CHALLENGE: Reproduce the listing below word for word, keeping each line unchanged and in its original order.

INPUT:
══════

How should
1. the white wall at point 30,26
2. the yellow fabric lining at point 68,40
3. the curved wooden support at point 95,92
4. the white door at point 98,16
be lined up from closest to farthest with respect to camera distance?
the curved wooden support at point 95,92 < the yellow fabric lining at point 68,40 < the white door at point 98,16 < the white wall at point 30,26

══════

ANSWER TO THIS TASK:
How should
1. the white wall at point 30,26
2. the yellow fabric lining at point 68,40
3. the curved wooden support at point 95,92
4. the white door at point 98,16
be lined up from closest to farthest with respect to camera distance?
the curved wooden support at point 95,92 < the yellow fabric lining at point 68,40 < the white door at point 98,16 < the white wall at point 30,26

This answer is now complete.